DOCUMENT SECTION:
-.-.-

= Esperanto in popular culture =

References to Esperanto, a constructed language, have been made in a number of films and novels. Typically, this is done either to add the exotic nature of a foreign language without representing any particular ethnicity, or to avoid going to the trouble of inventing a new language. In science fiction, Esperanto is sometimes used to represent a future in which there is a more universally spoken language than exists today.

==In English-language media==

===Film===
- The population of the unnamed fascist nation—geographically located where Italy is—in Idiot's Delight (1939), speaks Esperanto. The film includes conversation, signage, and songs in Esperanto, albeit with some errors.
- In Night Train to Munich (1940), a sailor speaks Esperanto.
- In The Great Dictator (1940), many signs are in Esperanto.
- In Road to Singapore (1940), the natives sing in Esperanto.
- In Ball of Fire (1941), Barbara Stanwyck sings "Drum Boogie," a hep swinger, chock full of WWII-era slang. The lyrics include the word "mortigate", from Esperanto mortigi (kill), meaning something like “to die for” or "killer" in what must have been well-enough known slang at the time to be recognizable by at least a few.
- In Tiny Toon Adventures: How I Spent My Vacation (1992), the following dialogue ensues:
  - Buster Bunny: You see Babs, I told you music was the universal language!
  - Babs Bunny: And here I thought it was Esperanto!
- In Street Fighter (1994), the signs and posters in Shadaloo are in Esperanto, although written in a faux-Thai Latin typeface.
- In Gattaca (1997), announcements within the Gattaca building are given in Esperanto.
- Blade: Trinity (2004) is set in a generic city which writer and director David S. Goyer wanted to represent as bilingual, as many cities are worldwide, so the second language spoken in the nameless city, and visible on most of its signage, is Esperanto. In addition, a character in Blade is seen watching the Esperanto-language film Incubus, and the Esperanto flag doubles for the local city flag.

-.-.-

SOURCE DATA:
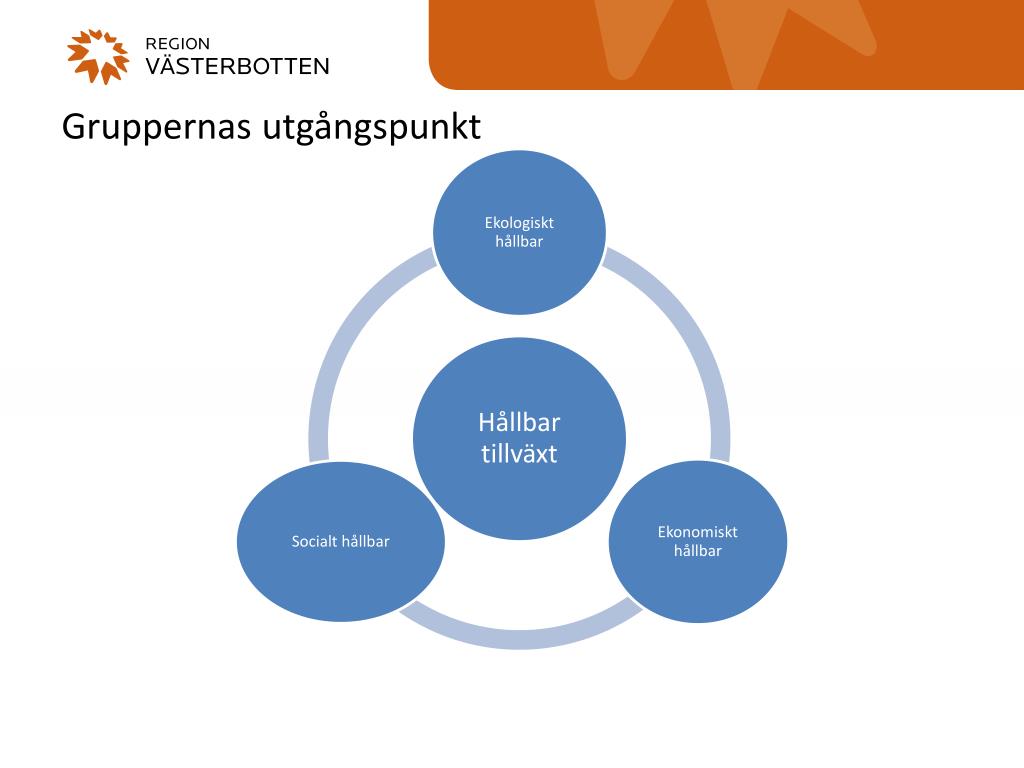 REGION
VÄSTERBOTTEN

Gruppernas utgångspunkt

Ekologiskt hållbar

Hållbar tillväxt

Socialt hållbar

Ekonomiskt hållbar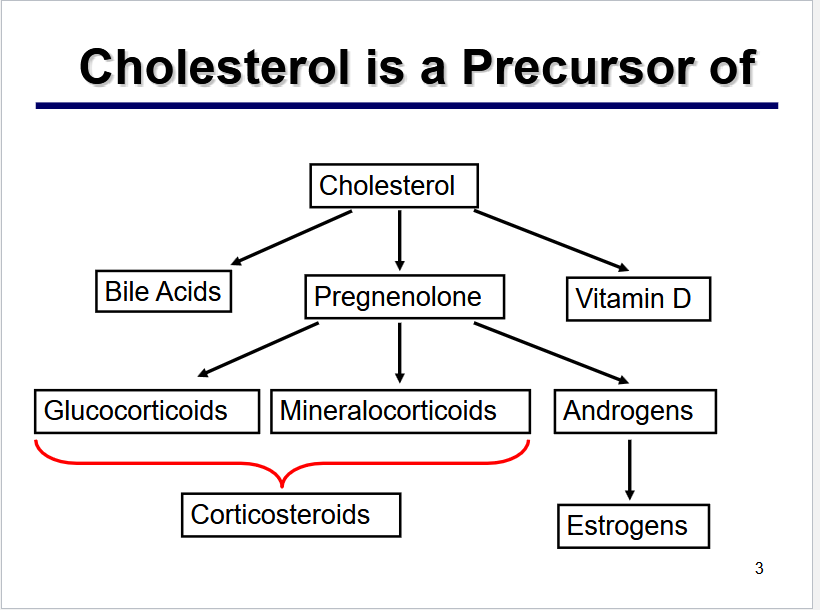 Cholesterol is a Precursor of

Cholesterol

Bile Acids

Pregnenolone

Vitamin D

Glucocorticoids

Mineralocorticoids

Androgens

Corticosteroids

Estrogens

3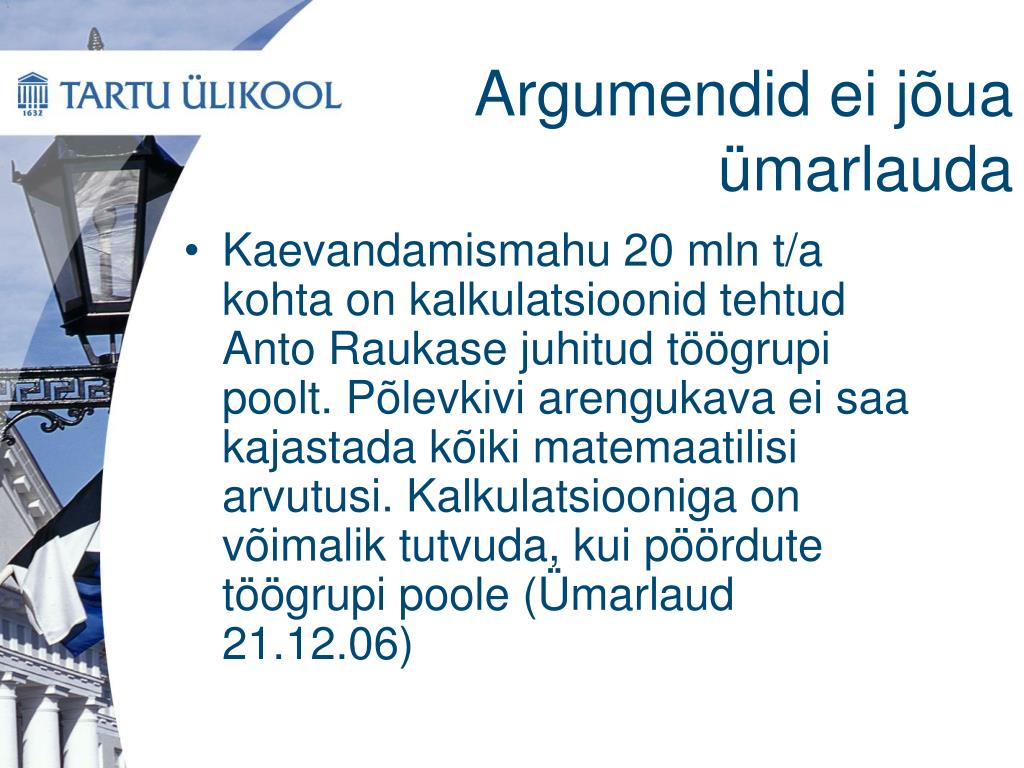 1632
TARTU ÜLIKOOL

Argumendid ei jõua ümarlauda

• Kaevandamismahu 20 mln t/a kohta on kalkulatsioonid tehtud Anto Raukase juhitud töögrupi poolt. Põlevkivi arengukava ei saa kajastada kõiki matemaatilisi arvutusi. Kalkulatsiooniga on võimalik tutvuda, kui pöördute töögrupi poole (Ümarlaud 21.12.06)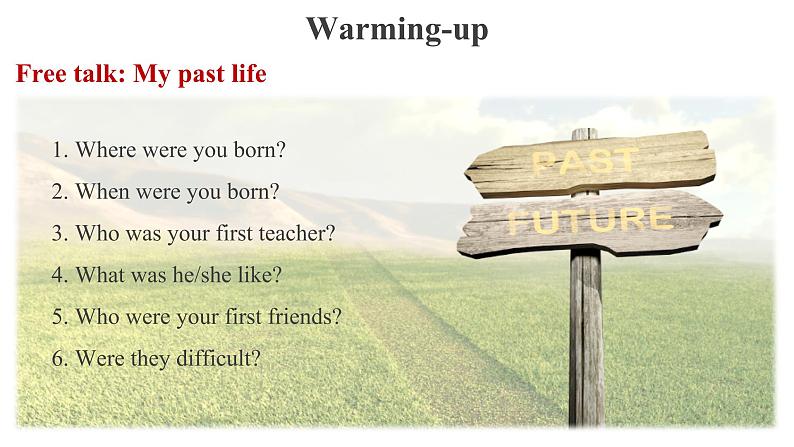 Warming-up

Free talk: My past life

1. Where were you born?

2. When were you born?

3. Who was your first teacher?

4. What was he/she like?

5. Who were your first friends?

6. Were they difficult?

PAST

FUTURE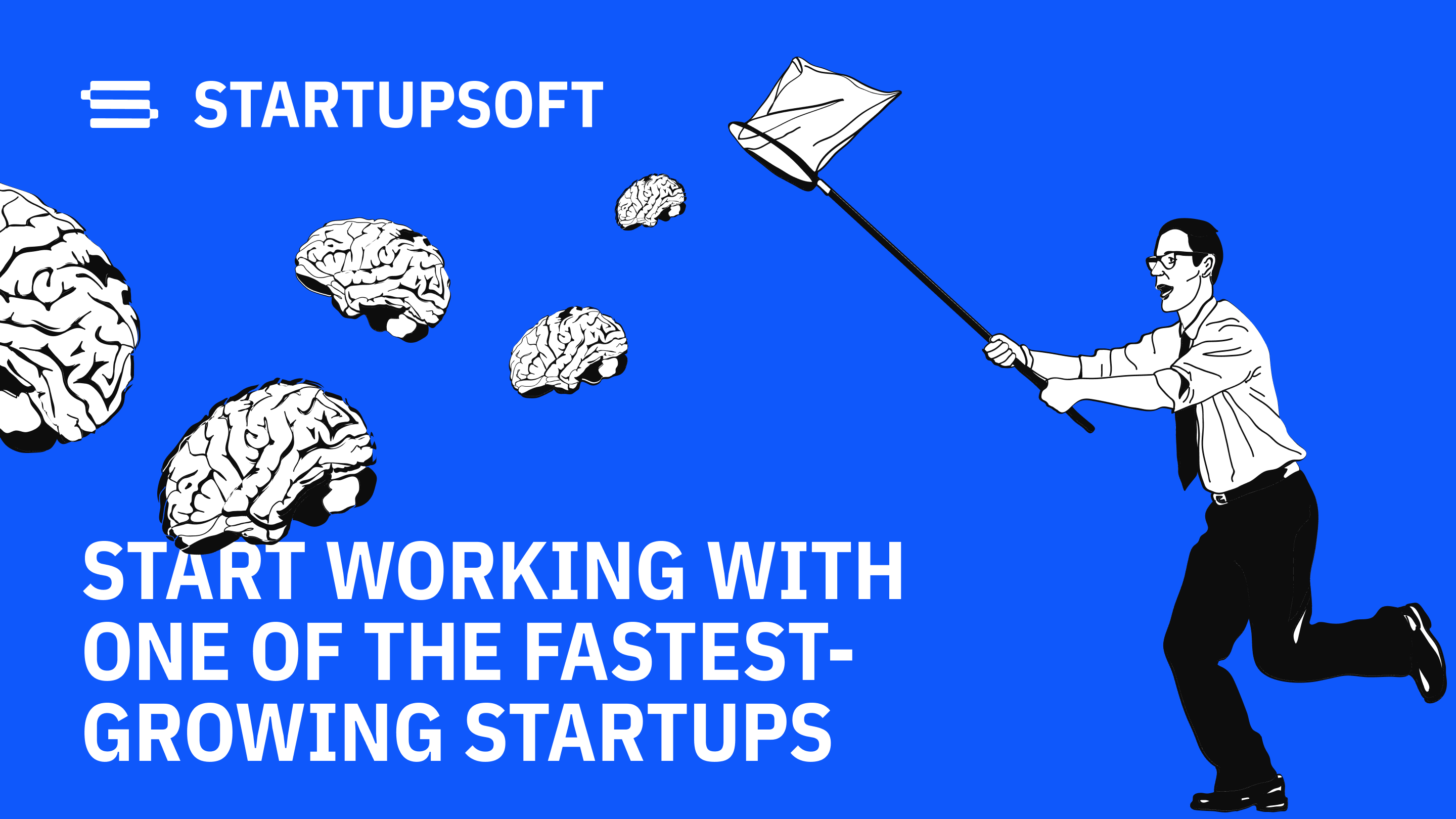 STARTUPSOFT

START WORKING WITH ONE OF THE FASTEST-GROWING STARTUPS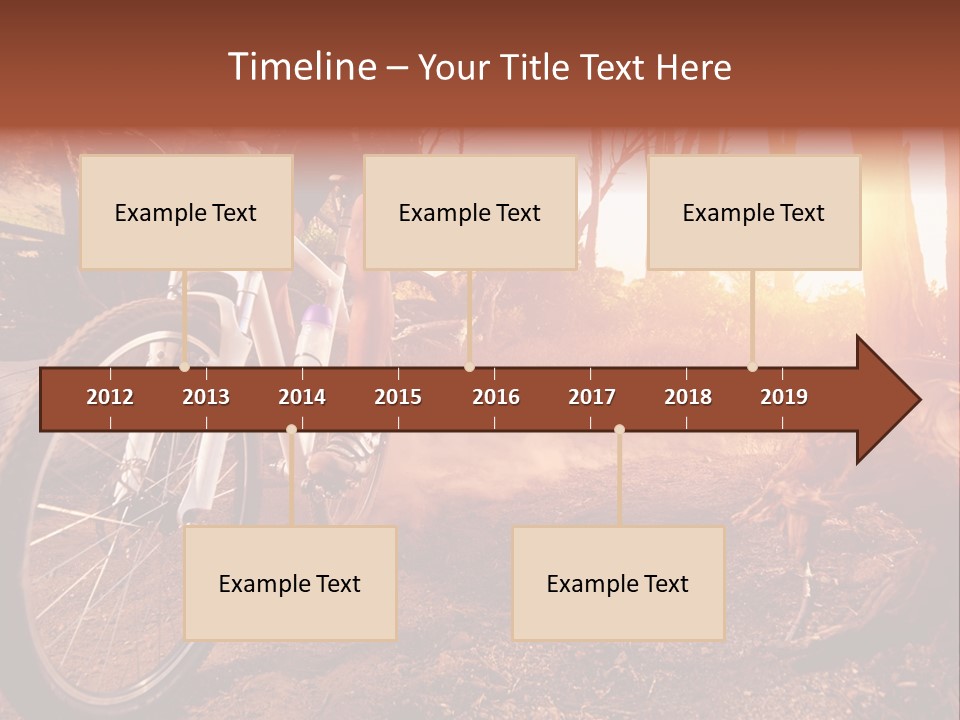 Timeline – Your Title Text Here

Example Text

Example Text

Example Text

2012 2013 2014 2015 2016 2017 2018 2019

Example Text

Example Text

-.-.-

Carry on the article about Esperanto in popular culture from the point where it stops.

RESPONSE BOX:
- In Superman/Batman: Apocalypse (2010), the Kryptonian language spoken by Superman and Supergirl is depicted by simple phrases in Esperanto (Bonan nokton) mixed with gibberish.
- In Captain Fantastic (2016), Ben's daughters speak Esperanto among other foreign languages. The following phrases are used:
  - Mankas al mi Panjo. (I miss Mom.)
  - Mi deziras ke Panjo povus reveni hejmen ĝuste nun. (I wish Mom could come home right now.)
  - Domaĝe. (Too bad.)
  - Jes, domaĝe. (Yes, too bad.)
  - Ni rajtas paroli en kiu ajn lingvo kiun ni volas. (We have a right to speak in whatever language we want.)
  - Ne gravas. (It's not important.)
  - Ne estas nia kulpo ke vi ne povas paroli Esperanton. (It's not our fault that you cannot speak Esperanto.)
- Mexican filmmaker Alfonso Cuarón owns a production company called Esperanto Filmoj, which has produced films such as Pan's Labyrinth and Gravity.

===Television===
- In the 18th episode of the first season of Mary Tyler Moore, Phyllis claims she saw a truck when going to her Esperanto class.
- In the fourth episode of the second series of Peep Show, Mark's inner voice narrates what he thinks the students, from a class he managed to participate in without being registered, do as the "inner circle" of society by citing Esperanto as a means to prank call Gore Vidal.
- In Danny Phantom, Wulf is a wolf-like ghost who speaks only Esperanto, however fractured and grammatically incorrect, in the episode. The character Tucker explains to the other main characters what Esperanto is and where it came from, stating that it is "a way for geeks to communicate with other geeks".
- In The Jetsons, George Jetson's daughter, Judy, had to do homework for her modern Esperanto class.
- On the UK sci-fi sitcom Red Dwarf, Esperanto is officially an international language, and all signs on the walls of the ship are written in both English and Esperanto (for example, "Level 147/Nivelo 147"). While this part of the show was prominent in the first two seasons, it was dropped from season 3 onwards. The character Arnold Rimmer also attempts to learn this language – and fails, resulting in phrases like "Could you please send for the hall porter, there appears to be a frog in my bidet" (“Bonvolu alsendi la pordiston, laŭŝajne estas rano en mia bideo”). His subordinate, Dave Lister, is apparently well versed in the language despite a supposed lower level of education, which further infuriates Rimmer.
- Another British comedy, The Last Salute, about the Automobile Association, or 'AA', in the 1960s showed the unit supervisor as dreaming of the new post-war Great Britain and Europe as being a Worker's Paradise of sorts, with Esperanto as the universal language. Despite there being no evidence of this outside of his own aspirations, he persisted in speaking the language to his long-suffering team at briefing sessions, and to the point of conducting lessons.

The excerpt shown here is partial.